Re: RFC: methods of sched event tracing and my assumptions

From: Darren Hart
Date: Mon Aug 31 2009 - 19:01:17 EST

Darren Hart wrote:
I'm trying to determine how Requeue PI affects pthread_cond_broadcast()
when using a PI mutex. This boils down to doing a FUTEX_REQUEUE
(requeue pi) instead of a FUTEX_WAKE(all) (without requeue pi). With
FUTEX_WAKE(all), every thread is woken on the broadcast and then goes
back to sleep to cycle through acquisition of the contended mutex. With
FUTEX_REQUEUE, only one task (at most, iff the mutex is uncontended
across the broadcast, which it normally is not) is woken at the time of
the broadcast, and the rest are simply requeued to be woken when it is
there turn to acquire the mutex.

At a minimum I would expect to see NR_THREADS (where NR_THREADS is the
number of threads queued on the condvar/futex at the time of the
broadcast) fewer "wakeups" when FUTEX_REQUEUE is used.

I have included two plots, one running on 2.6.31-rc8 (linus) and one
running on tip/rt/head as of Aug 24. The min86 refers to the threads of
prio-wake having a priority range of 86-93 rather than 1-8. I made this
change thinking the low priority threads might be seeing additional
scheduling activity due to the higher priority kernel threads in the rt
kernel and the extra preemption points. This change didn't have a
significant impact.

I was surprised to see the average for rqpi-locked (the case I care the
most about) to jump from an average of 17 wakeups on linus to 40 on rt.
I would greatly appreciate a review of my methods of data collection to
ensure my definition of "wakeup" is sane.

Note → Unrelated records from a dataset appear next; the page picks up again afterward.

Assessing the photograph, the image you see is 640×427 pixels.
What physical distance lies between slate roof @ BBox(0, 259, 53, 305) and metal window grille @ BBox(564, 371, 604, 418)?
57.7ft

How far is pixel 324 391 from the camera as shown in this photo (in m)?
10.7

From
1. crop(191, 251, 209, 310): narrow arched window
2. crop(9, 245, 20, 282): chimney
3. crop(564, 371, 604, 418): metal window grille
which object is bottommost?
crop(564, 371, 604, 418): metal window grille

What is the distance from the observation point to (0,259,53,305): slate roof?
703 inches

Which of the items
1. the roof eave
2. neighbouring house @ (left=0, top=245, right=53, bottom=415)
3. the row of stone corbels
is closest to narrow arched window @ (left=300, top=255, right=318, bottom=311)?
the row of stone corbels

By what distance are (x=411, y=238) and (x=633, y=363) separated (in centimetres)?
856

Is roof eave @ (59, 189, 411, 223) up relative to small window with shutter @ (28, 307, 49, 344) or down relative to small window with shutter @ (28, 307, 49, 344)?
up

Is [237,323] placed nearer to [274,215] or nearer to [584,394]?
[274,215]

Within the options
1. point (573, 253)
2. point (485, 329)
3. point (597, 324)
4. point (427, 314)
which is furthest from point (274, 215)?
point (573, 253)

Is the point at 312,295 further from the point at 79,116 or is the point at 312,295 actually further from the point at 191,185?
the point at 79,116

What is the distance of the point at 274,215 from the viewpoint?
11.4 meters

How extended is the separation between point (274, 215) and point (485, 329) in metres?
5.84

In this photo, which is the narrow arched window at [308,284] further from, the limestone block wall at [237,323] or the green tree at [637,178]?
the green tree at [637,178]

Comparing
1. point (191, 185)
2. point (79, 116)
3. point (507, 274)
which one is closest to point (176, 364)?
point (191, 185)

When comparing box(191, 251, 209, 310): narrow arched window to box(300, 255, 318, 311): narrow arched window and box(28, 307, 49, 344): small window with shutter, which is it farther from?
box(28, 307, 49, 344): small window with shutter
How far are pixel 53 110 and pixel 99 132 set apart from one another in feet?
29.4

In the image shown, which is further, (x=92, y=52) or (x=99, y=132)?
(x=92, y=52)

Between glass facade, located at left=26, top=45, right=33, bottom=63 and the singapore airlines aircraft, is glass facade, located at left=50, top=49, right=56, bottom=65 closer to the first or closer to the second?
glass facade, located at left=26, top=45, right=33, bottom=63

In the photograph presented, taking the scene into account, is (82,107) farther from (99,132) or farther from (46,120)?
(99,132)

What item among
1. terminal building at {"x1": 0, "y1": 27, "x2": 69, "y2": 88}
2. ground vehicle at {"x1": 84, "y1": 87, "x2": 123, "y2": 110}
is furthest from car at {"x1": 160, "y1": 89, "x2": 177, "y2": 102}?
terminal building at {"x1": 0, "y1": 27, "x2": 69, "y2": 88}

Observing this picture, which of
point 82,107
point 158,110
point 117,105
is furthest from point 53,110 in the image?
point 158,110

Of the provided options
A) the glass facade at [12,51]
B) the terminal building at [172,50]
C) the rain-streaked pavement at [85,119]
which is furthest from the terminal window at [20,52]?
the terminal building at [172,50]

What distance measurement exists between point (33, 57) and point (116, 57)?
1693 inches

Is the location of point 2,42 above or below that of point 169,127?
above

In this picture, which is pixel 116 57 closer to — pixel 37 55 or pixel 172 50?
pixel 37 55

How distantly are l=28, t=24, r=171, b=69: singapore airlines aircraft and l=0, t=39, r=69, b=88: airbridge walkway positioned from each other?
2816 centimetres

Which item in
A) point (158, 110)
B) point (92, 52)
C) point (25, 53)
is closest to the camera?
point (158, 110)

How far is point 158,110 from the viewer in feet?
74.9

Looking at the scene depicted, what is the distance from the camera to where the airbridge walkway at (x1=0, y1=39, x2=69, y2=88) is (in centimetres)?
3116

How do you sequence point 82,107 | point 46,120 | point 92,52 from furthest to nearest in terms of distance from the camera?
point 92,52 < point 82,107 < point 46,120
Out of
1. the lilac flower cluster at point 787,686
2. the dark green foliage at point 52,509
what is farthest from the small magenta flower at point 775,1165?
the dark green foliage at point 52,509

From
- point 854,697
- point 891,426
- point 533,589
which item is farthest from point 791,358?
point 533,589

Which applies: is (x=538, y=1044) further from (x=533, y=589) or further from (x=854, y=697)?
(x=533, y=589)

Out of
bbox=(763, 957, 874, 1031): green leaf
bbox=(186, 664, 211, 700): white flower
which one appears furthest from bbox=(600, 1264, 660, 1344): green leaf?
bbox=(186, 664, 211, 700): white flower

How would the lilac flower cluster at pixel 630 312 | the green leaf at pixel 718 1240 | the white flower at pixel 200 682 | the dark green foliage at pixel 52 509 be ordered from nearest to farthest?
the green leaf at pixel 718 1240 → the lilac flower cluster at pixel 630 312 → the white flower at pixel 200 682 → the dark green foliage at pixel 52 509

I'm collecting 100 traces of prio-wake runs (from LTP
testcases/realtime/func/prio-wake) as follows:

After some gentle resistance to CVS and non-single-file testcases, I prepared a standalone prio-wake-min.c. It ran to completion on linus with slightly fewer wakeups than the LTP version (I removed a number of things that weren't strictly necessary for this specific exercise), png attached. It's hung part way through the scripts on rt though. I'll be looking into that, but in case you prefer to look at this version, it is available here:


$ cat trace-prio-wake #!/bin/sh
echo 1 > /debug/tracing/tracing_enabled
echo 0 > /debug/tracing/tracing_on
echo nop > /debug/tracing/current_tracer
echo 1 > /debug/tracing/events/sched/enable
echo 1 > /debug/tracing/options/latency-format
echo '' > /debug/tracing/trace
echo 1 > /debug/tracing/tracing_on
#/usr/bin/trace-cmd -s ./prio-wake $@
./prio-wake $@ 2>/dev/null
echo 0 > /debug/tracing/tracing_on
cat /debug/tracing/trace > $
echo 0 > /debug/tracing/options/latency-format
cat /debug/tracing/trace > $LOG.log

I run this script from another script which it 100 times each for all 4
combinations of with and without Requeue PI and with and without the
mutex locked across the pthread_cond_broadcast call:

$ cat

# Generate 100 traces for each of 4 configurations

for ((i=0;i<ITERS;i++)); do
./trace-prio-wake norqpi-locked-$i
./trace-prio-wake norqpi-unlocked-$i -l0
LD_LIBRARY_PATH=$RQPI_LIB_PATH ./trace-prio-wake rqpi-locked-$i
LD_LIBRARY_PATH=$RQPI_LIB_PATH ./trace-prio-wake rqpi-unlocked-$i -l0

egrep -c "prio-wake.*wakeup:.*prio-wake" rqpi-unlocked*.log | sed -e "s/.*://" > rqpi-unlocked.dat
egrep -c "prio-wake.*wakeup:.*prio-wake" rqpi-locked*.log | sed -e "s/.*://" > rqpi-locked.dat
egrep -c "prio-wake.*wakeup:.*prio-wake" norqpi-locked*.log | sed -e "s/.*://" > norqpi-locked.dat
egrep -c "prio-wake.*wakeup:.*prio-wake" norqpi-unlocked*.log | sed -e "s/.*://" > norqpi-unlocked.dat

The 4 egrep commands generate the dat files I used in the attached
plots. They attempt to eliminate external scheduler events (those
caused by kernel threads preempting the test case for example, as that
is assumed to be irrelevant to the impact of requeue PI on this test. I
am only considering wakeups of the test threads that are caused by other
threads of the test. This should include all FUTEX operations,
including the cond_wait, cond_broadcast, and all PI mutex_lock and
unlock() calls. As such, I don't know what would cause the average to
jump from 17 to 40 on rt, as I wouldn't expect the test itself to be
doing any additional wakeups even if the kernel threads are preempting
the the test threads more frequently on RT.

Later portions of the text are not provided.